KARAMERCAN HUKUK Bürosu internet sitesinde yayınlanan tüm içerik telif yasaları ve Türk Patent Enstitüsü kapsamında koruma altındadır. KARAMERCAN HUKUK Bürosu internet sitesinde paylaşılan Yargıtay Kararları’nın kullanımından doğabilecek zararlar için KARAMERCAN HUKUK Bürosu hiçbir sorumluluk kabul etmez. www.karamercanhukuk.com/blog_yargitay.php internet adresinde paylaşılan Yargıtay Kararları’nın link verilmeden bir başka anlatımla www.karamercanhukuk.com internet adresinden alındığı belirtilmeksizin kopyalanması, paylaşılması ve kullanılması YASAKTIR. KARAMERCAN HUKUK Bürosu internet sitesini ziyaret etmekle, yukarıda belirtilen kullanım şartlarını kabul etmiş sayılırsınız.
Yazdır

GÖREV HUSUSU ESAS HÜKÜMLE BİRLİKTE DEĞERLENDİRİLMİŞ VE DAİRE İLAMLARINDA AÇIKÇA DEĞİNİLMEMEKLE DERECETTAN GEÇİP KESİNLEŞTİĞİNDEN GÖREVSİZLİK KARARI VERİLEMEZ

T.C.
YARGITAY
6. HUKUK DAİRESİ

Esas No       : 2023/3573
Karar No      : 2023/3615

T Ü R K  M İ L L E T İ  A D I N A

Y A R G I T A Y   İ L  M I

İNCELENEN KARARIN
MAHKEMESİ                       : 
Adana 5. Asliye Hukuk Mahkemesi
TARİHİ                                 : 20.06.2023
SAYISI                                 : 2022/460 E., 2023/253 K.

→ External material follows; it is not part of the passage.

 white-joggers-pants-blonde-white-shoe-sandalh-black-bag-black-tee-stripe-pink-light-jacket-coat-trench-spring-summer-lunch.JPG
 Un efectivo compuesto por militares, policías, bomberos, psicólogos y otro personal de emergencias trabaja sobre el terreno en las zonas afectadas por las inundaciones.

Taraflar arasındaki tapu iptali ve tescil davasından dolayı yapılan yargılama sonunda Mahkemece davanın usulden reddine karar verilmiştir.

Mahkeme kararı davacılar vekili tarafından temyiz edilmekle; kesinlik, süre, temyiz şartı ve diğer usul eksiklikleri yönünden yapılan ön inceleme sonucunda, temyiz dilekçesinin kabulüne karar verildikten ve Tetkik Hâkimi tarafından hazırlanan rapor dinlendikten sonra dosyadaki belgeler incelenip gereği düşünüldü:

I. DAVA

Davacılar vekili dava dilekçesinde; Halkkent Projesi kapsamında davacıların üye oldukları kooperatifçe, proje kapsamında inşaatlar yapılarak 1999 yılında hak sahiplerine daireler teslim edildiğini ancak tapularının verilmediğini, belediye ile kooperatif arasında anlaşmazlık çıkması üzerine davalı yanca vefa hakkı kullanılarak taşınmaz tapularının iptali ile belediye adına tesciline karar verildiğini, 2000 yılında inşaatların bittiğini, müvekkilleri tarafından kooperatife ödemeler yapıldığını ve kooperatif tarafından tapuları almaya hak kazandıklarına ilişkin yazılar verildiğini, davacıların üyesi bulundukları S.S. Yeni Adana Kırmızı Kent Konut Yapı Kooperatifi'nin tüm aktifi ve pasifi ile birlikte tasfiyesiz olarak davalıya devredildiğini belirterek davalı adına olan tapu kaydının iptali ile davalının devralmış olduğu ve davacıların üyesi bulundukları kooperatif kayıtlarında görünen ve davacılara teslim edilen taşınmazların tapu kaydının davacılar adına tescilini talep etmiştir.

II. CEVAP

Davalı vekili, davanın usulden ve esastan reddini savunmuştur.

III. MAHKEME KARARI

Mahkemenin 19/07/2016 tarihli ve 2015/395 Esas, 2016/423 Karar sayılı kararı ile alınan bilirkişi raporu gereğince, davacıların vefa hakkına ilişkin iptal edilen gayrimenkullerin tapu kayıtlarını bildirdiğine ilişkin dosyada herhangi bir bilgi, belge kayıt bulunamadığı, tapu kayıtlarında 01.03.1989 tarih ve 1544 yevmiye no ile 10 yıl müddetle vefa haklarının konulduğunun anlaşıldığı buna göre tapu iptali ve tescil talep etme koşulları davacılar lehine gerçekleşmediği gerekçesiyle davanın reddine karar verilmiştir.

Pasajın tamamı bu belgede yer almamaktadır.